PEW: i deserved that
LM: You didn't ask for an explanation. You made immediate, incorrect assumptions, and started with accusations. When I explained the situation, clearly and rationally first, you called me a liar.
PEW: well you didn't even think that I was up with S1 the night before and then up at 5:30 to work in an exhausting environment
LM: That's why. Wrong again. I told you then, I'll tell you now...
PEW: and you had the nerve to close your eyes when I came home
LM: I understand COMPLETELY when you're tired. You operate like your tiredness precludes my tiredness. As if, because you worked hard all day, I have no right to be tired. You think I didn't wake up when S1 did?
Another creepy issue. I wasn't "allowed to be tired" because she was regularly more tired than me. If she was tired, I couldn't be tired. We're not talking about - hey, don't be lazing around and napping - she would get pissed if I simply expressed being tired.

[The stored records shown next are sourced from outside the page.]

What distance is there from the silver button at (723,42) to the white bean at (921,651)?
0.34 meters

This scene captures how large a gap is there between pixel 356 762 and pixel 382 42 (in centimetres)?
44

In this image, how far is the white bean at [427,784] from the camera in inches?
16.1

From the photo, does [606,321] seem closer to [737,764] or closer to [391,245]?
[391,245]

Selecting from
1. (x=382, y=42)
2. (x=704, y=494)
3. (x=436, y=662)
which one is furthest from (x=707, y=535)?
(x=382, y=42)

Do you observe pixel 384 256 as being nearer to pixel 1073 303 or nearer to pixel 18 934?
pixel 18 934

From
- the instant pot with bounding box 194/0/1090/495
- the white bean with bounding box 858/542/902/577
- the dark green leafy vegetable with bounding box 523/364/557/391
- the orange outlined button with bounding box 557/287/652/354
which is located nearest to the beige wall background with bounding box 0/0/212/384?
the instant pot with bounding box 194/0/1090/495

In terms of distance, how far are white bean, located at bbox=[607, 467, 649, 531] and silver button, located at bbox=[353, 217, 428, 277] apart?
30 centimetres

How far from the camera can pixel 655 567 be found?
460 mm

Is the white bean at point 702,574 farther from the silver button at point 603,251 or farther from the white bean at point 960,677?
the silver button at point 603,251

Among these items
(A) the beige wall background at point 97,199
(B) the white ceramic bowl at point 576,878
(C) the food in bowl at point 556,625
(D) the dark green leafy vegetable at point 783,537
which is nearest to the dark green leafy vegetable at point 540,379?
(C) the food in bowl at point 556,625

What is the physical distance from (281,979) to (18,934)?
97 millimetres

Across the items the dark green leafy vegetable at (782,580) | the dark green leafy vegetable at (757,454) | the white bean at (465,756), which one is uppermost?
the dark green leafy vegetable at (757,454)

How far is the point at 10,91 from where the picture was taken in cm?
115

Crazymaking.
PEW: no it doesn't, but you never think of me
LM: You think I didn't hear the dog’s 2 or 3 asthma attacks?
PEW: if you did you would have gotten up to greet me with the kids
LM: How is my being tired "not thinking of you?" This is where your rationale defies explanation. At NO TIME did I deny your right to be tired. Quite the opposite.
PEW: not really. only to you
LM: It does. Now you just create things to be pissed about. If I did I would come up to greet you?
PEW: no I don't
LM: When, in our entire relationship... have you ever "greeted me" when I got home from work? Now, I have to "greet" you?
PEW: I say Hi when you come home. when we're speaking
LM: Almost EVERY single day you work, the first question out of my mouth was "how was your day" or "how was work." When do you ever do that?
PEW: this is ridiculous. at what point do we say that this relationship is not successful and never will be
LM: Even when you're perpetually pissed at me... I ask "how was work?"
PEW: we're going on 10 years together
LM: But you won't acknowledge that.
PEW: congratulations LM. that doesn't win you a prize
LM: What kind of person tells another... "We're at an impasse and I don't know when I'll get over it." See how you operate? You say one thing, and when I prove otherwise, you say things like "well, that won't win you a prize." Childish. Do you see what I say "okay, this conversation is over?"